The farnesoid X receptor (FXR) is a bile acid activated transcription factor with high expression levels in liver, intestine and kidney. It acts as important liver protector and has been identified as therapeutic target for hepatic and metabolic diseases. We aim to develop FXR ligands with a designed polypharmacology profile meaning that they simultaneously modulate a second mode-of-action target. Therein, we select pharmacodynamic activities that hold promise to generate synergies with FXR modulation in non-alcoholic steatohepatitis (NASH) such as inhibition of soluble epoxide hydrolase (sEH) and activation of peroxisome proliferator-activated receptor δ (PPARδ).

Peroxisome proliferator-activated receptors (PPARs)

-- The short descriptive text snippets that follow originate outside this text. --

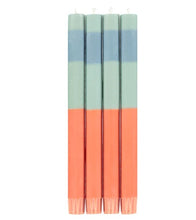 Load image into Gallery viewer, Striped Candle Sticks - Abstract Opaline Pompadour Rust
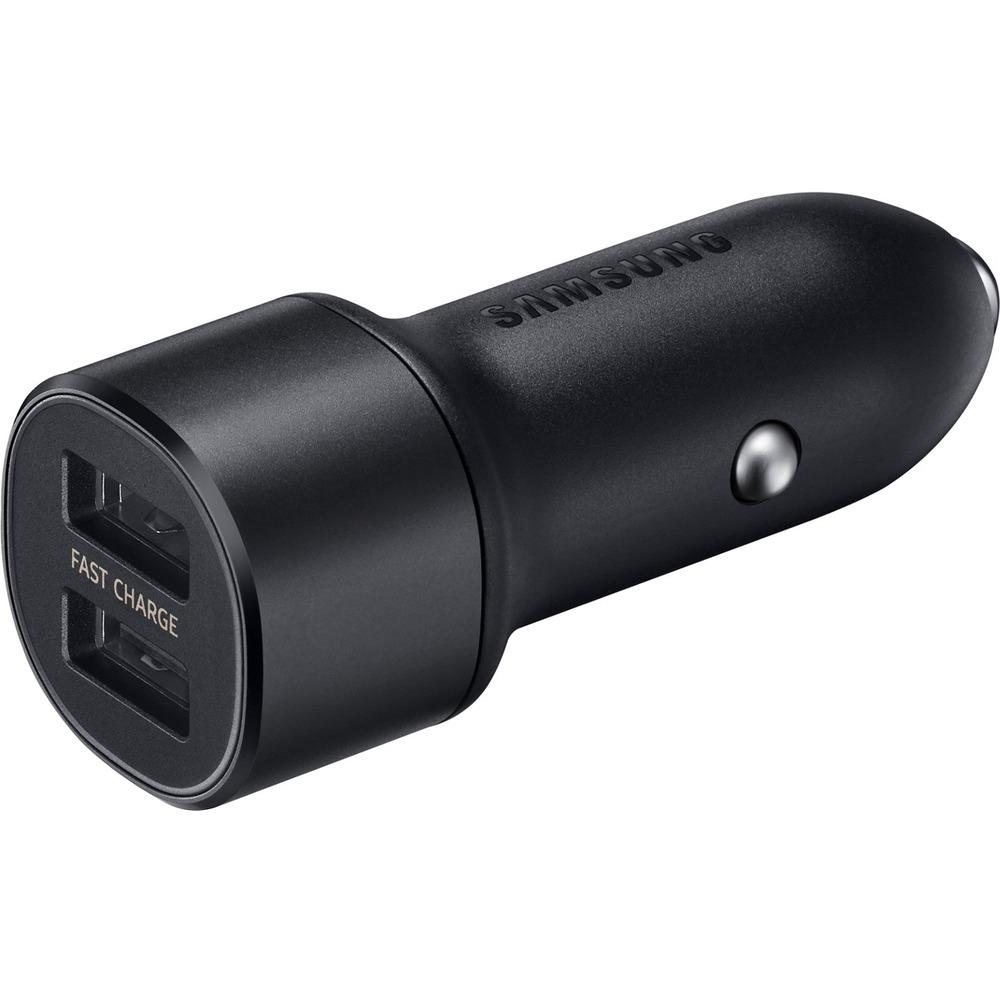 Dual Car Fast Charger 15W USB-C Negro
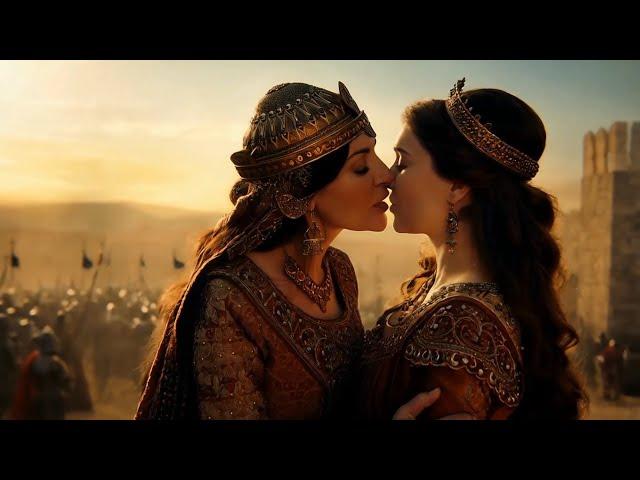 Ancient Love - Lesbian Warrior Women and pretty Maidens - Lesbian Love Scenes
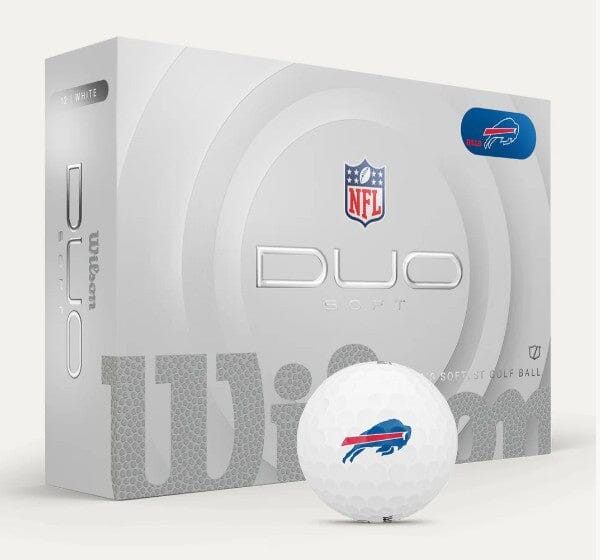Wilson Duo Soft 2025 NFL Golf Balls Golf Balls Wilson Box/12 White Buffalo Bills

Peroxisome proliferator-activated receptors (PPARs) are key regulators of lipid and glucose metabolism. PPARα is a major regulator of β-oxidation and lipid transport in liver and other tissues with high lipid metabolic activity. PPARγ is highly expressed in adipose tissue where it governs adipocyte differentiation, adipose tissue homeostasis, lipid metabolism and insulin sensitivity. Ubiquitously expressed PPARδ controls fatty acid utilization for energy generation in skeletal muscle. In addition, PPARs are also found in immune cells and involved in inflammatory processes. While PPARα and PPARγ have relevance as drug targets and many PPAR agonist chemotypes have been developed, knowledge on endogenous PPAR modulators is still limited. In this field, we focus on the discovery of naturally occurring PPAR ligands and on the development of allosteric PPAR binders with selective modulatory properties.